日経ドラッグインフォメーション 2013年11月号 No.193

東和薬品は、信頼性を高めるために、製剤の評価方法を自ら開発するなど、意欲的な取り組みを見せている。同社社長の吉田逸郎氏に、本誌調査への感想や同社の戦略などについて聞いた。


─東和薬品は、本誌の後発品企業ランキングでは昨年4位、今年5位と常に上位を確保し、特に「供給が安定している」ことに評価が集まっています。

吉田 後発品の安定供給に関しては、薬事法の改正を背景に、原薬まで含めてメーカーの製造管理や品質管理が問われる時代になっています。当社では、原薬の安定的な確保を行うため、複数先からの購買やグループ会社での自製化で、原薬のダブルソース化に取り組んでいます。製品の生産には、大阪、岡山に加えて、2012年に山形工場(山形県上山市)が稼働し、国内3工場2シフト体制で年間75億錠の製造が可能となり、従来の約2倍に相当する生産能力を有しています。また、1つの工場が震災や火災などで使えなくなっても、他の2工場で3シフト体制を敷き、生産能力を確保できるようバックアップ体制を構築中です。

 さらに、注射薬の製造は山形工場に集中させ、無菌製剤棟を免震構造にすることで、災害リスクを最小限にとどめるようにしています。物流センターも山形と岡山の東西にあり、各センターに全製品を保管することでバックアップ体制を整えています。販売に関しては、卸を通さず、全国57営業所と50社70拠点の代理店による独自の流通・販売網「東和式直販体制」を整備して、迅速に対応できるようにしています。

─今回のランキング結果を見て、どうお考えですか。

吉田 例えば、「DI情報が充実している」に関してあまり高い支持が得られていませんが、実際に情報提供については他社と比べても力を入れています。24時間365日、どんな要望があっても応えられる体制や、薬事法に定められた情報だけでなく、東和薬品の製品をもっと知っていただけるよう後発品メーカーの中で最多のMR約600人による情報提供を積極的にしてきたつもりです。

 「患者が飲みやすい、使いやすい工夫がある」という項目でも、それほど高い評価ではなくやや残念に感じました。製剤技術は当社が非常に力を入れているところです。後発品メーカーは単なる価格競争に陥ってはいけないと考えています。品質の安定性に加え、新しい技術を駆使した製剤の工夫によって患者さんのアドヒアランス向上に寄与すべきです。こうした考えの下、当社の製剤には様々な工夫を施してきました。今回示された評価を前向きに捉え、これまで以上に質の高い情報をお届けするとともに、更なる製剤技術の開発に取り組もうと、思いを新たにしています。

─製剤技術としては、独自のRACTAB技術を開発していますね。

吉田 RACTABとはRapid and Comfortable Tabletsを意味し、服用しやすい崩壊性、普通の錠剤同様に取り扱える硬さを目指した、汎用性の高いOD錠のプラットフォーム技術です。当社独自のもので特許も取得しており、薬に“やさしさ”をデザインしたと設計を評価していただき、医薬品の製剤技術としては初めてグッドデザイン賞(12年度)を受賞しました。現在は、アムロジピンOD錠「トーワ」をはじめ12成分27品目に応用されており、今後は、さらに幅広い疾患領域の医薬品に活用していきます。

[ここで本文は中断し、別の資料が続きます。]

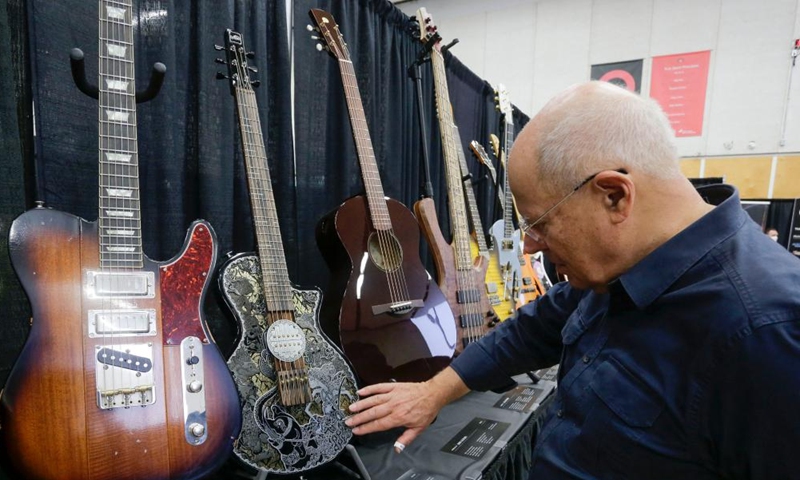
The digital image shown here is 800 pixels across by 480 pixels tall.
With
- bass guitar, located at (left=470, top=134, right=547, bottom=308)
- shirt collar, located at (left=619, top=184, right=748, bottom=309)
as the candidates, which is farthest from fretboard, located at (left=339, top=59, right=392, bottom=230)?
bass guitar, located at (left=470, top=134, right=547, bottom=308)

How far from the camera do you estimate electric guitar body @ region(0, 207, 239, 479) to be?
2.72 feet

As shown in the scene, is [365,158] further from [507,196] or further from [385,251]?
[507,196]

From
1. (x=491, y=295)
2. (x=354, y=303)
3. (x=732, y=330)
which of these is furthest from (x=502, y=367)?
(x=491, y=295)

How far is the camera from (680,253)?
74cm

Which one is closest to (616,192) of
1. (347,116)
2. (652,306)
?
(652,306)

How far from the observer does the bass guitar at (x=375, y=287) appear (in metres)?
1.39

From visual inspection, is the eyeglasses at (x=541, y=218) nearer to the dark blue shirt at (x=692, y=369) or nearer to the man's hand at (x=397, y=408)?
the dark blue shirt at (x=692, y=369)

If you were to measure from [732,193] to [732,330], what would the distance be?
12.6 inches

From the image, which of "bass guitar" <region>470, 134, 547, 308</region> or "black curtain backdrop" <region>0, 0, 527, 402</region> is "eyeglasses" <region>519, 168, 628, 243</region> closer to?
"black curtain backdrop" <region>0, 0, 527, 402</region>

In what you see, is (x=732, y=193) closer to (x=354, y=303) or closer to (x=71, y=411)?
(x=354, y=303)

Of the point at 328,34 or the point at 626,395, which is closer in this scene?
the point at 626,395

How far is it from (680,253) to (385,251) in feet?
3.17

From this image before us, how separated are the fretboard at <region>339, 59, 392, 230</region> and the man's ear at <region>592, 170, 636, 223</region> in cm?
88

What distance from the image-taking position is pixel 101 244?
95 centimetres
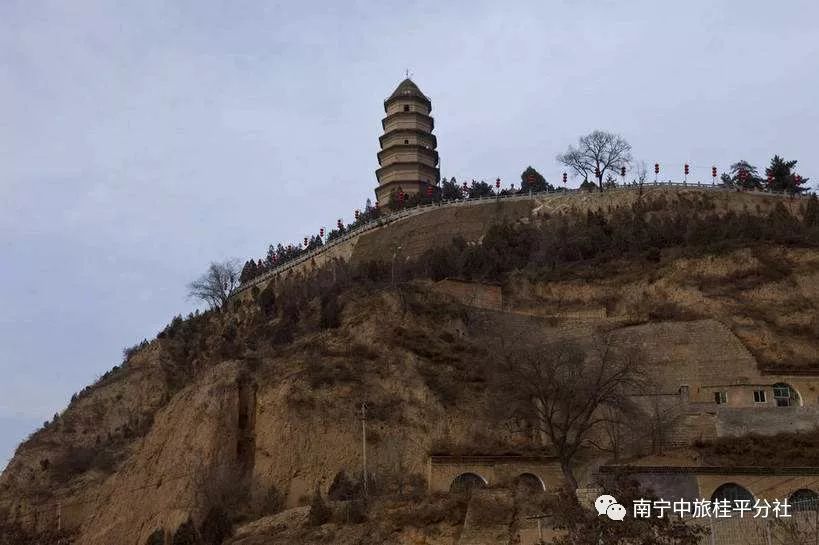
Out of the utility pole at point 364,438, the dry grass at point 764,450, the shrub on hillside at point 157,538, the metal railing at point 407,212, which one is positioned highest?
the metal railing at point 407,212

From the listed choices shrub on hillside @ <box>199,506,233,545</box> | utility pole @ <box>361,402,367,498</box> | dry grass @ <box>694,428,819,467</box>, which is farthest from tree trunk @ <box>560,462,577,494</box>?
shrub on hillside @ <box>199,506,233,545</box>

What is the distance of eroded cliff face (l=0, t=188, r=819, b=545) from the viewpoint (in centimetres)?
3516

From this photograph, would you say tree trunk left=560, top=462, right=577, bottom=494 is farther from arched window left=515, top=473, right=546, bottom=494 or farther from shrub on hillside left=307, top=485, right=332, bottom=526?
shrub on hillside left=307, top=485, right=332, bottom=526

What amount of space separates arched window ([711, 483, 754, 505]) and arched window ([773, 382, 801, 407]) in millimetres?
7174

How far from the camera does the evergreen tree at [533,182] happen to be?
225 feet

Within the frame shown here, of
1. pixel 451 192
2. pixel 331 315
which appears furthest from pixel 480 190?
pixel 331 315

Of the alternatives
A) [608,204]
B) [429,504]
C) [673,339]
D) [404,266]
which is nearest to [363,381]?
[429,504]

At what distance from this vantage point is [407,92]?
73562 millimetres

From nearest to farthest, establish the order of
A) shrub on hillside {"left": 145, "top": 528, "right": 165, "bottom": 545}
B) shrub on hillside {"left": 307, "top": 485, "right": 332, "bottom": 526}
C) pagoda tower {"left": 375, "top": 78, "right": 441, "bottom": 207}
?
shrub on hillside {"left": 307, "top": 485, "right": 332, "bottom": 526}, shrub on hillside {"left": 145, "top": 528, "right": 165, "bottom": 545}, pagoda tower {"left": 375, "top": 78, "right": 441, "bottom": 207}

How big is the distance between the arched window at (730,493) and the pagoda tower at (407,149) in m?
42.9

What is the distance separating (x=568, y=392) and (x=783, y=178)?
113ft

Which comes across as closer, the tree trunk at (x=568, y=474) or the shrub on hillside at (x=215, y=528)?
the tree trunk at (x=568, y=474)
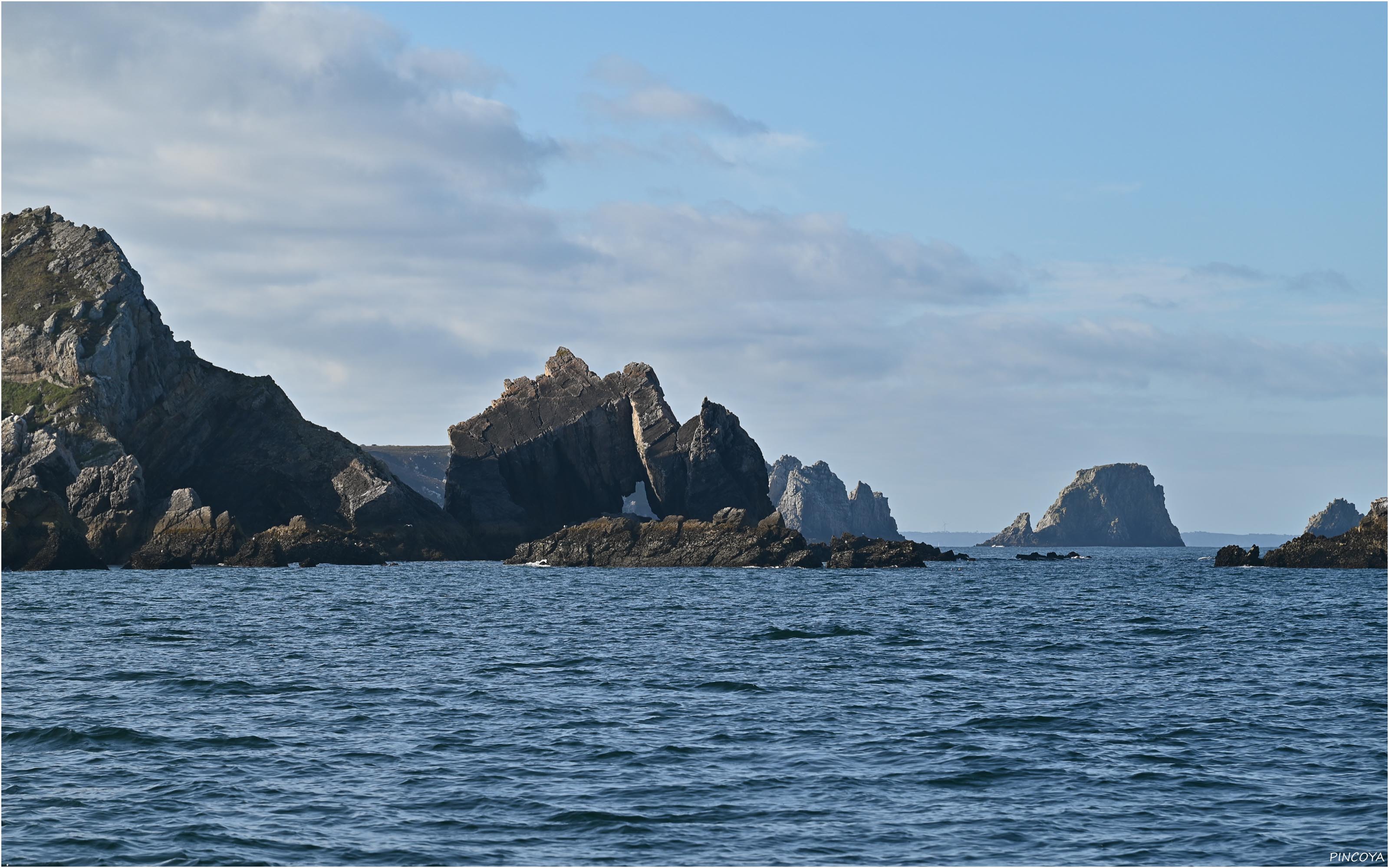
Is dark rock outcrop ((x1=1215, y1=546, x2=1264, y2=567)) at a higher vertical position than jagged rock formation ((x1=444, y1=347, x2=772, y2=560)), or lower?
lower

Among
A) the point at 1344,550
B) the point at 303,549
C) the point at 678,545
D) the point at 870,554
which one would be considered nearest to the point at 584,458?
the point at 678,545

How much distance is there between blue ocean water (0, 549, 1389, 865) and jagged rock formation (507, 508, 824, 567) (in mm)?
56594

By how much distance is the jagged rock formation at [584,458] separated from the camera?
13525cm

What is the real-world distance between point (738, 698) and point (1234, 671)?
15.4 m

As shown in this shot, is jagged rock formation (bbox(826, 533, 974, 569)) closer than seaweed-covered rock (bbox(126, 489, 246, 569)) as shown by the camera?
No

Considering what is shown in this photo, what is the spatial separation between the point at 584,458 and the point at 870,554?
131ft

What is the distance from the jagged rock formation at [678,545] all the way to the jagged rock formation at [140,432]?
15.6m

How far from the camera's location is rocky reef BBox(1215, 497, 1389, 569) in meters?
107

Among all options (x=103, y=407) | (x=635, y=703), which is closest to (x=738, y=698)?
(x=635, y=703)

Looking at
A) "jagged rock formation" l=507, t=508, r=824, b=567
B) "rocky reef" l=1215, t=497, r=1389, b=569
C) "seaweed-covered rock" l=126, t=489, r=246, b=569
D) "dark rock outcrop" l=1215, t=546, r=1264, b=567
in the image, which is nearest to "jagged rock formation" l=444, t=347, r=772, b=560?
"jagged rock formation" l=507, t=508, r=824, b=567

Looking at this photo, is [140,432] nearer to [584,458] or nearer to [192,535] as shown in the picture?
[192,535]

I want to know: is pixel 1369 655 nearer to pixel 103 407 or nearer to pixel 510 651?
pixel 510 651

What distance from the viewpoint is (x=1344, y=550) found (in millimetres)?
110938

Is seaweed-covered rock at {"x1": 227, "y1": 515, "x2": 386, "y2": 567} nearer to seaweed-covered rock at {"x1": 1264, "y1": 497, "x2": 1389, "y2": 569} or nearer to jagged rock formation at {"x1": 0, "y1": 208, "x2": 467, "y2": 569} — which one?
jagged rock formation at {"x1": 0, "y1": 208, "x2": 467, "y2": 569}
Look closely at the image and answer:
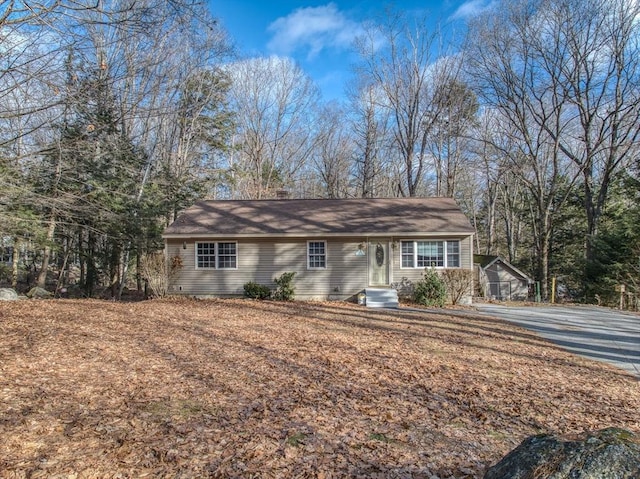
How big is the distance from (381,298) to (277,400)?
9.00 m

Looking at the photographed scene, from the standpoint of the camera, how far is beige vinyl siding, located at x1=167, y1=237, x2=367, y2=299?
47.6 feet

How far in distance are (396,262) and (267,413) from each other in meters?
10.9

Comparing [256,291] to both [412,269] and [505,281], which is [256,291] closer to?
[412,269]

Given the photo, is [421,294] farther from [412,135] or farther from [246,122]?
[246,122]

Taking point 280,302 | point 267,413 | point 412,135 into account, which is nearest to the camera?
point 267,413

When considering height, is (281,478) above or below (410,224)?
below

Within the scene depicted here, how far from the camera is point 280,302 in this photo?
44.0 feet

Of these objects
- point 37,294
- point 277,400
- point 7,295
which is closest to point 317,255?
point 7,295

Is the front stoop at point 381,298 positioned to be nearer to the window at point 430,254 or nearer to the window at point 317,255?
the window at point 430,254

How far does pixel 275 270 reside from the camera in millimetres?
14656

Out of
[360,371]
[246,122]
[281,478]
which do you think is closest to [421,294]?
[360,371]

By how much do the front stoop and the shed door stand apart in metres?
1.16

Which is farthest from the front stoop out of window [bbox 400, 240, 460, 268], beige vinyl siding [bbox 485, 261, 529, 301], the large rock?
the large rock

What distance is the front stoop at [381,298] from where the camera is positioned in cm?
1299
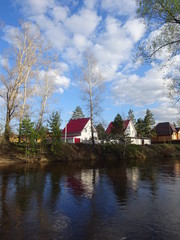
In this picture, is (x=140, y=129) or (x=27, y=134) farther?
(x=140, y=129)

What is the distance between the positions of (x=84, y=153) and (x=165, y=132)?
128 feet

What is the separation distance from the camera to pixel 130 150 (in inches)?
1169

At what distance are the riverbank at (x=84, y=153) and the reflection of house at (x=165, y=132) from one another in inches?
858

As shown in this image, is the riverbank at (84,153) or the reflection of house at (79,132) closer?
the riverbank at (84,153)

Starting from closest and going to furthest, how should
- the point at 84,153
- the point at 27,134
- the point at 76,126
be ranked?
1. the point at 27,134
2. the point at 84,153
3. the point at 76,126

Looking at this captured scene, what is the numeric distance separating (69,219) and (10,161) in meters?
19.2

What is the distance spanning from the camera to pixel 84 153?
93.2 feet

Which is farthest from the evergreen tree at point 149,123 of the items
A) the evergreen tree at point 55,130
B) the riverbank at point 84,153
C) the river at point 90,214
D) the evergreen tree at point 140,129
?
the river at point 90,214

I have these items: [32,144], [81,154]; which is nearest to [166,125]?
[81,154]

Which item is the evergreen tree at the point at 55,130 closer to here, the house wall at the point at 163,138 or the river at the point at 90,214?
the river at the point at 90,214

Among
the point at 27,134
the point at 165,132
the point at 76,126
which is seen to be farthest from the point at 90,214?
the point at 165,132

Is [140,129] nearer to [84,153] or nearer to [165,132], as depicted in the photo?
[165,132]

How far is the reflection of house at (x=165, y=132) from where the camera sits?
187 ft

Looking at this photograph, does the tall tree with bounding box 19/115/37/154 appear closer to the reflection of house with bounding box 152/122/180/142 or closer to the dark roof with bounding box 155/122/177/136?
the reflection of house with bounding box 152/122/180/142
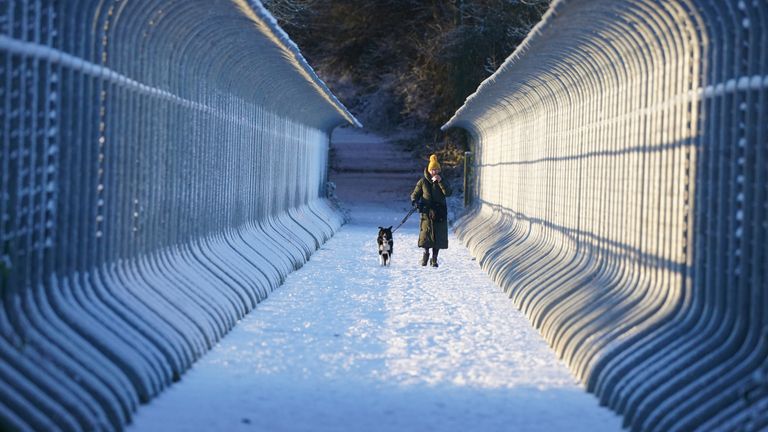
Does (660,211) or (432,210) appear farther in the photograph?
(432,210)

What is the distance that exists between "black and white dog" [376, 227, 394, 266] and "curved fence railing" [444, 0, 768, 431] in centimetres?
435

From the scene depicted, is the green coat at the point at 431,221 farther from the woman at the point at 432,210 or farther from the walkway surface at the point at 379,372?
the walkway surface at the point at 379,372

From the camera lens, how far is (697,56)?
7.66m

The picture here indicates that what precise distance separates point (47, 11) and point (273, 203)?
12.1 metres

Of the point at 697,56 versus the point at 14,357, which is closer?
the point at 14,357

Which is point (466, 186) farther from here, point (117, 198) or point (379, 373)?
point (117, 198)

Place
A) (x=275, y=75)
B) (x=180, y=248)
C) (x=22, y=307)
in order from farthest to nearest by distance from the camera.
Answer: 1. (x=275, y=75)
2. (x=180, y=248)
3. (x=22, y=307)

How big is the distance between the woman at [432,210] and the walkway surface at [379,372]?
2870mm

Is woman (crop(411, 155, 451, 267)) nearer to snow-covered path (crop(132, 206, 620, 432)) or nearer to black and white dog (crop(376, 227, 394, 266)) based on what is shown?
black and white dog (crop(376, 227, 394, 266))

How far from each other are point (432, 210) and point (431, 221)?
0.19 meters

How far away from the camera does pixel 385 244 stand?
18.0 meters

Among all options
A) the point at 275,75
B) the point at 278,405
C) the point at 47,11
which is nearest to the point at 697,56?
the point at 278,405

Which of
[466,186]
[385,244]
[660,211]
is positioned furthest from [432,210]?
[466,186]

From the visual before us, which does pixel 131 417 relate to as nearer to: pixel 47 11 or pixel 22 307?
pixel 22 307
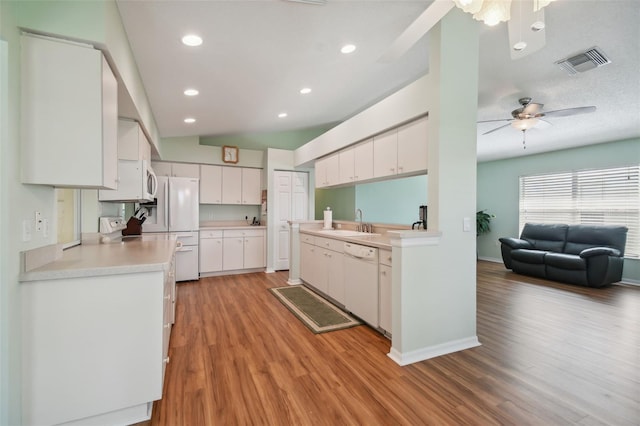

 こうした製剤の工夫のほか、医療現場で取り扱うときや、患者さんやご家族、介護する方が確認しやすく、飲み間違いが発生しないように、薬の効果を文字やイラストを使ったマークにして包装に印刷しています。また、小児用製剤や服用方法に特徴のある薬には、QRコードによる医薬品情報提供サービスを行っています。患者さんやその家族が服用方法などを手軽にタイミング良く入手できるよう、包装に印刷したQRコードから、携帯電話を使って薬の情報にアクセスできるサービスです。

─後発品の信頼性に関してはどんな取り組みをしているのでしょうか。

吉田 後発品の有効性と安全性については、生物学的同等性試験により先発品との同等性を検証し、承認を得ています。製剤に用いられる添加物は、製剤工夫や他社の有する特許などにより先発品と異なるものが用いられる場合がありますが、いずれも安全性が確認されたもののみを使用し、添加物の違いによって有効性・安全性に違いが生じないことを確認しています。しかしながら、添加物が異なるなどの理由で、有効性や安全性に相違があるのではないか、と医療現場から指摘されることがあります。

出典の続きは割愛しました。